_文档_:
+++

对象类型(Object datatype):object 用于单个Json对象
地理坐标类型(Geo-point datatype):geo_point 用于经纬度坐标
地理形状类型(Geo-Shape datatype):geo_shape 用于类似于多边形的复杂形状
IPv4 类型(IPv4 datatype):ip 用于IPv4 地址
Completion 类型(Completion datatype):completion 提供自动补全建议
Token count 类型(Token count datatype):token_count 用于统计做子标记的字段的index数目,该值会一直增加,不会因为过滤条件而减少
mapper-murmur3 类型:通过插件,可以通过_murmur3_来计算index的哈希值
附加类型(Attachment datatype):采用mapper-attachments插件,可支持_attachments_索引,例如 Microsoft office 格式,Open Documnet 格式, ePub,HTML等
映射(Mapping)相当于数据表的表结构。ElasticSearch中的映射(Mapping)用来定义一个文档,可以定义所包含的字段以及字段的类型、分词器及属性等等。
映射可以分为动态映射和静态映射。
"enabled":true (缺省)| false
"index": true(缺省)| false
index_option:存储倒排索引的哪些信息
4个可选参数
docs:索引文档号
freqs:文档号+词频
positions:文档号+词频+位置,通常用来距离查询
offsets:文档号+词频+位置+偏移量,通常被使用在高亮字段
分词字段默认时positions,其他默认时docs
"index_options": "docs"

+++

_给定条目_:
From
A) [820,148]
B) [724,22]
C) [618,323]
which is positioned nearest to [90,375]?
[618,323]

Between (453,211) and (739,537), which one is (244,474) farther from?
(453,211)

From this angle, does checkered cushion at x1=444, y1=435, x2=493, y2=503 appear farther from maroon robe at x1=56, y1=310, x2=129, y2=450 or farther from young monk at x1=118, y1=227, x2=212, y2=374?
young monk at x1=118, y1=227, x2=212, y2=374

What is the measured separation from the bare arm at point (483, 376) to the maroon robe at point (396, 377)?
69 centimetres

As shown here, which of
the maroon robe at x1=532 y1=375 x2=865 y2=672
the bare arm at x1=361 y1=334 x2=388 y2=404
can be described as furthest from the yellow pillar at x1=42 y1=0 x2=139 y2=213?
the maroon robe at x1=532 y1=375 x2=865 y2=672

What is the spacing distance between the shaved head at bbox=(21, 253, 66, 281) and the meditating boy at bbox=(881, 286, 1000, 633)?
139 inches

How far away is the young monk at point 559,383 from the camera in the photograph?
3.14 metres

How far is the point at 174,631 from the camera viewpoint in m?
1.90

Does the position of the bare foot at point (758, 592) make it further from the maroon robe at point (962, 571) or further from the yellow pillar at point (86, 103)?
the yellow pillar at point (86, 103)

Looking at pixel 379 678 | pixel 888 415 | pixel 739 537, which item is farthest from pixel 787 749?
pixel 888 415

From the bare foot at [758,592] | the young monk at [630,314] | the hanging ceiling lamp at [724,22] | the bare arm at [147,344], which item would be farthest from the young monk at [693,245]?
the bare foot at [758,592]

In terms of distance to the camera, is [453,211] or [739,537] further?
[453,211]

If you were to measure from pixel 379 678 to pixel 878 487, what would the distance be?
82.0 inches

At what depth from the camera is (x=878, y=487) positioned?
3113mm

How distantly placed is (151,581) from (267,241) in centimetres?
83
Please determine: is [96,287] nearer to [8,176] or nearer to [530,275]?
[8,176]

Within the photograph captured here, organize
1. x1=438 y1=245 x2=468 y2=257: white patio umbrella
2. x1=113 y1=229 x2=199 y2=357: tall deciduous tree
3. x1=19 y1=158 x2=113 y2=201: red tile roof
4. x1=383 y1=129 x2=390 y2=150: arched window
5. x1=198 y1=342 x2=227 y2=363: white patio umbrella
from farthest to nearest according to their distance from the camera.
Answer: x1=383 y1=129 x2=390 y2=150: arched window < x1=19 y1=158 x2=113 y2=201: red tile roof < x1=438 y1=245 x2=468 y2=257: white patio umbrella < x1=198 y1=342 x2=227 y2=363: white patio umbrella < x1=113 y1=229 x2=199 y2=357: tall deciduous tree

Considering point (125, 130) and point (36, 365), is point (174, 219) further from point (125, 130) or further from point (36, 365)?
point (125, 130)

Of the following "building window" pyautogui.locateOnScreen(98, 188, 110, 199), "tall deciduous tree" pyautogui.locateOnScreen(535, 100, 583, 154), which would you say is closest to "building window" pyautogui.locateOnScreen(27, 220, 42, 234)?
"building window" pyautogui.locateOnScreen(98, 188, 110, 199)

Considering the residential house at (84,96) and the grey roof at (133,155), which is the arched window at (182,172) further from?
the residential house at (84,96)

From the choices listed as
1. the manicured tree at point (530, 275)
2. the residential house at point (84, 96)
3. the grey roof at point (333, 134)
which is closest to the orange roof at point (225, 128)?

+++

_练习任务_:
A – 请列出文档中 index_options 的全部可选参数。
B – 把文档里从“对象类型(Object datatype):object 用于单个Json对象”到“映射可以分为动态映射和静态映射。”的这段文字一字不差地照录下来。
这些数据行取自另一个来源。

_练习答案_:
A – docs、freqs、positions、offsets

B –
对象类型(Object datatype):object 用于单个Json对象
地理坐标类型(Geo-point datatype):geo_point 用于经纬度坐标
地理形状类型(Geo-Shape datatype):geo_shape 用于类似于多边形的复杂形状
IPv4 类型(IPv4 datatype):ip 用于IPv4 地址
Completion 类型(Completion datatype):completion 提供自动补全建议
Token count 类型(Token count datatype):token_count 用于统计做子标记的字段的index数目,该值会一直增加,不会因为过滤条件而减少
mapper-murmur3 类型:通过插件,可以通过_murmur3_来计算index的哈希值
附加类型(Attachment datatype):采用mapper-attachments插件,可支持_attachments_索引,例如 Microsoft office 格式,Open Documnet 格式, ePub,HTML等
映射(Mapping)相当于数据表的表结构。ElasticSearch中的映射(Mapping)用来定义一个文档,可以定义所包含的字段以及字段的类型、分词器及属性等等。
映射可以分为动态映射和静态映射。